__ACTIVITIES__.
a) List every application, petition, or order mentioned in the court ruling excerpt.
b) Quote the court ruling excerpt from "11. In the light" up to and including "petitions are closed.".

11. In the light of the above position, the mere factor that the petitioner has preferred the application in time, that by itself, would not be sufficient ground for entertaining his application straightaway, particularly when the petitioner is found to have projected a false cause with reference to the same. 12. For the reasons aforestated, I do not find any infirmity in the fair and decreetal orders of the Courts below and resultantly, the civil revision petition is found to be devoid of merits and it is accordingly dismissed with costs. Consequently, connected miscellaneous petitions are closed.

Collected data
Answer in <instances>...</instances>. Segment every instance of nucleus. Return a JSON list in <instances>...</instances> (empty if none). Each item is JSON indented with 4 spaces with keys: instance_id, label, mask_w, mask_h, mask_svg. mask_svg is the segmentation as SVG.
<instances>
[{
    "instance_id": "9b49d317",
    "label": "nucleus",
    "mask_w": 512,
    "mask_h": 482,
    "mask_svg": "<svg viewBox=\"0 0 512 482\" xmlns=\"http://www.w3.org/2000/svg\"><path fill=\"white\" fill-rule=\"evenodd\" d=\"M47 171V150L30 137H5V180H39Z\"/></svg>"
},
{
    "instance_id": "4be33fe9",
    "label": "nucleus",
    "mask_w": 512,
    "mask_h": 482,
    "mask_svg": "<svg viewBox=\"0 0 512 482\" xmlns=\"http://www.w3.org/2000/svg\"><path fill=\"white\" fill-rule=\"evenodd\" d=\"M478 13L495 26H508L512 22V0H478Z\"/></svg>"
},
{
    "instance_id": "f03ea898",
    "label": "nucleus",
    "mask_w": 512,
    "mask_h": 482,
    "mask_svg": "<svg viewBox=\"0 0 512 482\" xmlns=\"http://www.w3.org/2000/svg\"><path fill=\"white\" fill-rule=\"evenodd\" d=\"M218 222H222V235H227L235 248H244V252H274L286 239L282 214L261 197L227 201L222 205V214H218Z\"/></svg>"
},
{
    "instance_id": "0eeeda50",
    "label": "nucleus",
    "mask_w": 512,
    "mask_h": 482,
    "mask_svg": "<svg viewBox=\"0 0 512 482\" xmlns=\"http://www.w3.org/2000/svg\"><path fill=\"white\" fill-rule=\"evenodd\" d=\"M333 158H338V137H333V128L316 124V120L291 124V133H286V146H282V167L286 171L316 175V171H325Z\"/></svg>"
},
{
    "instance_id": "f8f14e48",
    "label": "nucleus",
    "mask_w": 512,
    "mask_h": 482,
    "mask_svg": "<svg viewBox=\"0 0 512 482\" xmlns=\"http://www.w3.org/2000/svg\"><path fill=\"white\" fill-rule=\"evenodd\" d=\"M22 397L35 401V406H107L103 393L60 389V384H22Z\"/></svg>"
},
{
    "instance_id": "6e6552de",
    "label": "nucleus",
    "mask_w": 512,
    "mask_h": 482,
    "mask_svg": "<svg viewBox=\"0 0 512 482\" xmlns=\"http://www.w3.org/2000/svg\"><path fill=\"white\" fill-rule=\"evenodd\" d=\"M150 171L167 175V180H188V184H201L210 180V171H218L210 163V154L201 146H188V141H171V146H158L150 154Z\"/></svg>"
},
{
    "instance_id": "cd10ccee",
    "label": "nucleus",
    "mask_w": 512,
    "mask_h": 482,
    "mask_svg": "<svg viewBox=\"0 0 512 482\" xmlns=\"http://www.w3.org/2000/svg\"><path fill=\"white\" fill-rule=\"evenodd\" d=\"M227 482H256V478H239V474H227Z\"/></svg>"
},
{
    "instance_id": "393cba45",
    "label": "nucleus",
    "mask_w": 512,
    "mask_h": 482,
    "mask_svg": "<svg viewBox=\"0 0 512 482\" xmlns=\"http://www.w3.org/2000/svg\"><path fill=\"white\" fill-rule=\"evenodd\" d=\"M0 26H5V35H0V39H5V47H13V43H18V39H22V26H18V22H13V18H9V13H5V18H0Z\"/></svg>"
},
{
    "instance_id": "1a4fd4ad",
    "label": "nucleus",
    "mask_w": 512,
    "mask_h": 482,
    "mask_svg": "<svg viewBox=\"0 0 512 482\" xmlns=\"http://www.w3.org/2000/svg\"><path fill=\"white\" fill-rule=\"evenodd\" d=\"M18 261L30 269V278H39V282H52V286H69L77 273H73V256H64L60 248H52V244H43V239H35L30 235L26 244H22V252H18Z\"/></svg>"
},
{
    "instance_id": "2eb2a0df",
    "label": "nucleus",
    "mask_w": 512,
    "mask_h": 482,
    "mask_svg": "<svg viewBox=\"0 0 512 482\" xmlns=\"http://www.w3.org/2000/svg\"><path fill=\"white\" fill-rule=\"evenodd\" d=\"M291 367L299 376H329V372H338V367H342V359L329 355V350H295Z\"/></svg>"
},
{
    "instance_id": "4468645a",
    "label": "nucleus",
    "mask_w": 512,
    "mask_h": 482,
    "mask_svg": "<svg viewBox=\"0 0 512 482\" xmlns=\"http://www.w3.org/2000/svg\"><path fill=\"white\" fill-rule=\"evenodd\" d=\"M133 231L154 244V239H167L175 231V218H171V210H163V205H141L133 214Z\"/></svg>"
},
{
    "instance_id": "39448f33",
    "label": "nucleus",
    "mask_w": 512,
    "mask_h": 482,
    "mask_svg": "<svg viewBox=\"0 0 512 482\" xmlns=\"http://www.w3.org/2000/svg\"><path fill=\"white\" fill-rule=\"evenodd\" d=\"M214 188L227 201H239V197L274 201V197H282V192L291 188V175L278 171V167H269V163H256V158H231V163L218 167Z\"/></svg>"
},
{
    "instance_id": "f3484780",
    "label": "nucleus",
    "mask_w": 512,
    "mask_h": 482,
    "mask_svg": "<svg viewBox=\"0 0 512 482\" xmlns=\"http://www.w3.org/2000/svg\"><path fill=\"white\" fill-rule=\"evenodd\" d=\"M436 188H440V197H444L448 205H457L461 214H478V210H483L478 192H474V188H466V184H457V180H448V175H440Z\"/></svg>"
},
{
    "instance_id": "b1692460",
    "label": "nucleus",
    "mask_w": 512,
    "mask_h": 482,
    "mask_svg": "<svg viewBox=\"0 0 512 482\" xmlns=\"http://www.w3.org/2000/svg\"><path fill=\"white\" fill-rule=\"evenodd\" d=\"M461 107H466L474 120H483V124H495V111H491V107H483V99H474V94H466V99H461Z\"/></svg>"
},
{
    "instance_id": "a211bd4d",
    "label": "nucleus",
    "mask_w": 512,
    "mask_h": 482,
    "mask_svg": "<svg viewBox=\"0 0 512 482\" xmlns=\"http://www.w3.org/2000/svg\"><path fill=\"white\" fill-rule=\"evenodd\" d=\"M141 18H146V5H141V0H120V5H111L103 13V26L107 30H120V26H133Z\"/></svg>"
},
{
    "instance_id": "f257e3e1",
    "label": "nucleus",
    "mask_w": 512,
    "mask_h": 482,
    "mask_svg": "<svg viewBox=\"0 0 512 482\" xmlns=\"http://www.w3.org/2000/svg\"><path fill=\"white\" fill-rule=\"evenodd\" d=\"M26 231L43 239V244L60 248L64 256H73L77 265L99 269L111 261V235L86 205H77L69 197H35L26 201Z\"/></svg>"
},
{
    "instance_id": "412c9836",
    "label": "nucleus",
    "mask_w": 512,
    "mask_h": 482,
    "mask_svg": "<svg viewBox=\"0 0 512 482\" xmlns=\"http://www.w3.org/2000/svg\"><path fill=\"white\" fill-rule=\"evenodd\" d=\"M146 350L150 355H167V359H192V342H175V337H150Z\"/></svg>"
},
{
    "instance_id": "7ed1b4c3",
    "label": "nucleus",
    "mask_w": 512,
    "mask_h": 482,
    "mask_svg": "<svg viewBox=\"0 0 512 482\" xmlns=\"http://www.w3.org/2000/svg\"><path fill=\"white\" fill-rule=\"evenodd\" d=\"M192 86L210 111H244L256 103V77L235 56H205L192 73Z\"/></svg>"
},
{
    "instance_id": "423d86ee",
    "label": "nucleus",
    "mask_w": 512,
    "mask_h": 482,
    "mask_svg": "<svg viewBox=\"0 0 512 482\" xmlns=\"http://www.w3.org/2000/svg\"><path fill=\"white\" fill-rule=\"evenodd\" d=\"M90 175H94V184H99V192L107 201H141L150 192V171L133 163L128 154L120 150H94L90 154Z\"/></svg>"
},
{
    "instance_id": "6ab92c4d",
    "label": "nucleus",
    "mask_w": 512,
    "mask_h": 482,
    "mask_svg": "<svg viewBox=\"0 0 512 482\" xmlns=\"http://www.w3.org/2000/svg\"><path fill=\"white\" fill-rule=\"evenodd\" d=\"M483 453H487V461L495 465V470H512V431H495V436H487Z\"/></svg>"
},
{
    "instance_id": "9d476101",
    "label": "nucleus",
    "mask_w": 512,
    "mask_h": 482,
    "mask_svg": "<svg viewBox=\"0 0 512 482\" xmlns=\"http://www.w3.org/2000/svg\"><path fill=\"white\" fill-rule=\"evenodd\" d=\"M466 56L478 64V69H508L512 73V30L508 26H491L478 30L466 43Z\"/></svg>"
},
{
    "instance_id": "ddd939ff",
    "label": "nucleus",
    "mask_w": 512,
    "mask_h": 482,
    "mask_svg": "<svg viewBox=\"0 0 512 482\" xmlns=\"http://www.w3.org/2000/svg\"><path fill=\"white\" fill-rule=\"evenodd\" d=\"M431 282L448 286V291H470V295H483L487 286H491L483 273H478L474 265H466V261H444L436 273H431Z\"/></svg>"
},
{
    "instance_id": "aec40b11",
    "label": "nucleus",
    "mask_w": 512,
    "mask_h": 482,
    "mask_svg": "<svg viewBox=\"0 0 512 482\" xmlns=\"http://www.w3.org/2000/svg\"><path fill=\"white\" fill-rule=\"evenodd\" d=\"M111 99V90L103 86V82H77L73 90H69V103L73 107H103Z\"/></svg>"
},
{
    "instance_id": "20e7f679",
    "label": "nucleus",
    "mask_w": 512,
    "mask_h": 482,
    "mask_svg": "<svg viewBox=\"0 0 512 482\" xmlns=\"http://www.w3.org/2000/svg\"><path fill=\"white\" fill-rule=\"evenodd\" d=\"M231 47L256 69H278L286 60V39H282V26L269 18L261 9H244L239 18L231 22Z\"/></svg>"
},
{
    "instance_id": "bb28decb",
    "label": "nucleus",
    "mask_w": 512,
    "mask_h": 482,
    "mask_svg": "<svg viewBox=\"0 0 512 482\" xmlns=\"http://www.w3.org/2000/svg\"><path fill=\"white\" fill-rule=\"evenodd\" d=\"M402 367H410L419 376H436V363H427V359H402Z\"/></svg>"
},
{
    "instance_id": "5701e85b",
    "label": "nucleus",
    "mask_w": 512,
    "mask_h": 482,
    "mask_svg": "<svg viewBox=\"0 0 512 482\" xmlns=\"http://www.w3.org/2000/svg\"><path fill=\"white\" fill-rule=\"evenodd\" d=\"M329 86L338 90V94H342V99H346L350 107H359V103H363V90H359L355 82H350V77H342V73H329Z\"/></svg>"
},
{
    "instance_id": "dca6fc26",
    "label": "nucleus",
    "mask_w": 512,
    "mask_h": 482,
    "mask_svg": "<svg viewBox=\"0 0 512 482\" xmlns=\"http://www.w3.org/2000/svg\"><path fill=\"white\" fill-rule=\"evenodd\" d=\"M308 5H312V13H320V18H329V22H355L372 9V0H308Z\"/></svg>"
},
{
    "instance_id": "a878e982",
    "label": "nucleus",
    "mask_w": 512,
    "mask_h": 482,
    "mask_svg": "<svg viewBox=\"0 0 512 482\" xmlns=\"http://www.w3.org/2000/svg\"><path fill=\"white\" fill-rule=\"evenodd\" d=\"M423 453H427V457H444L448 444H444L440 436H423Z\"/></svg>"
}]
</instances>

__TASK RESPONSES__.
a)
- the application the petitioner preferred in time
- the fair and decreetal orders of the Courts below
- the civil revision petition
- the connected miscellaneous petitions

b)
11. In the light of the above position, the mere factor that the petitioner has preferred the application in time, that by itself, would not be sufficient ground for entertaining his application straightaway, particularly when the petitioner is found to have projected a false cause with reference to the same. 12. For the reasons aforestated, I do not find any infirmity in the fair and decreetal orders of the Courts below and resultantly, the civil revision petition is found to be devoid of merits and it is accordingly dismissed with costs. Consequently, connected miscellaneous petitions are closed.